Ausgewählter Auszug:
_____
Neue Kritik an Thomas Pikettys Daten

| 19 Lesermeinungen

Thomas Piketty hat mit einem Ungleichheits-Buch Furore gemacht. Lange hieß es: Die Daten sind gut, aber die Folgerungen zweifelhaft. Jetzt werden auch die Daten angegriffen.

© Frank RöthThomas Piketty an der Universität Frankfurt

Der französische Ungleichheitsforscher Thomas Piketty kommt einmal mehr in die Kritik. In seinem 2013 erschienenen Buch „Das Kapital im 21. Jahrhundert“ trägt er Vermögensdaten der vergangenen Jahrhunderte zusammen und folgert, die Welt entwickle sich zu einer Erbengemeinschaft, in der die Reichen ihre Vermögen immer weiter steigern. Für diese Folgerung hat er von Anfang an viel Widerspruch bekommen. Nach einer Diskussion bei der amerikanischen Ökonomentagung sagte er selbst, seine Kernthese sei nicht das wichtigste Werkzeug, um Ungleichheit in der aktuellen Zeit zu erklären. Seine Leistung, historische Daten zusammenzustellen, galt dagegen bisher als vorbildlich. Wirtschaftshistoriker Hans-Joachim Voth fasste die Kritik mit dem Satz zusammen: Pikettys historische Analyse sei weitgehend richtig, doch seine Vorhersagen über die weitere Entwicklung der Ungleichheit ließen sich daraus nicht ableiten.
_____
Bereitgestellte Daten:
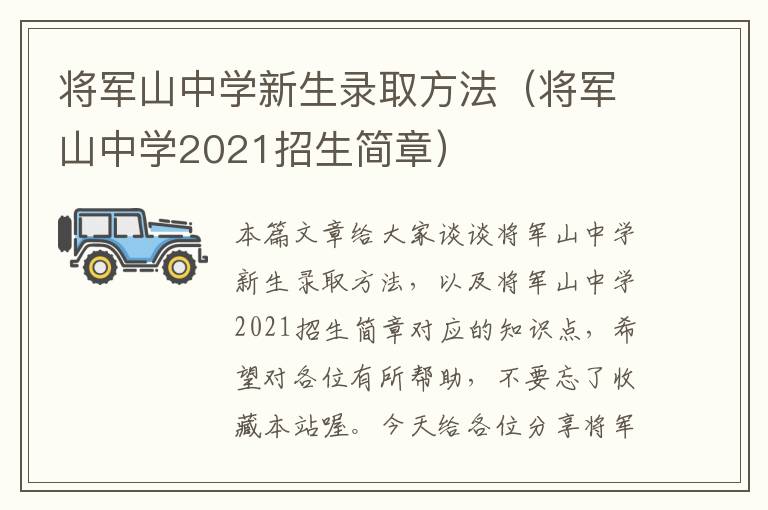 将军山中学新生录取方法（将军山中学2021招生简章）

本篇文章给大家谈谈将军山中学新生录取方法，以及将军山中学2021招生简章对应的知识点，希望对各位有所帮助，不要忘了收藏本站喔。今天给各位分享将军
_____
Ihre Aufgabe: Führen Sie bitte den Artikel über die Kritik an Piketty nach seinem letzten Satz fort. Die Daten stehen in keinem Zusammenhang mit dem Artikel über die Kritik an Piketty.

Ergebnis der Übung:
Doch nun mehrt sich auch die Kritik an Pikettys Daten. Der angesehene Wirtschaftshistoriker Richard Sutch hat für die Vereinigten Staaten nachgerechnet und einige fragwürdige Vorgehensweisen entdeckt, die er Piketty nun in der Fachzeitschrift „Social Science History“ vorwirft. Piketty peile zu viele Zahlen über den Daumen, und zwar mit unklaren Annahmen. Wenn ihm Daten fehlten, zeichne er gelegentlich einfach eine gerade Linie in seine Grafiken. Auf diese Weise gingen wichtige Ungleichheitstrends unter – zum Beispiel, dass in den 70er Jahren des 20. Jahrhunderts in Amerika der Vermögensanteil der Reichen gesunken und später wieder gestiegen sei. Solche Details seien aber wichtig, um Politikmaßnahmen einzuschätzen. „Die Daten für den Vermögensanteil der reichsten zehn Prozent zwischen 1870 und 1970 sind unzuverlässig“, folgert Sutch. Gleiches gelte für das reichste Prozent im 19. Jahrhundert.

“Piketty dramatisiert langfristige Entwicklungen”

„Pikettys Datenmanipulation war dazu gedacht, langfristige Entwicklungen zu dramatisieren, ohne in der Erzählung zu viel Rücksicht auf kurzfristige Einzelheiten der Wirtschaftsgeschichte zu nehmen“, schreibt Sutch. „Historiker mit anderen Interessen als Piketty sollten seine Zahlen nicht unkritisch verwenden.“ Und: „Insgesamt entsteht ein irreführendes Bild der Entwicklung von Vermögensungleichheit.“ Piketty selbst verteidigt sich damit, dass er schon im Buch darauf hingewiesen habe, dass die Datenlage dünn sei. Die Zahlen seien „unsicher“, hieß es im Buch.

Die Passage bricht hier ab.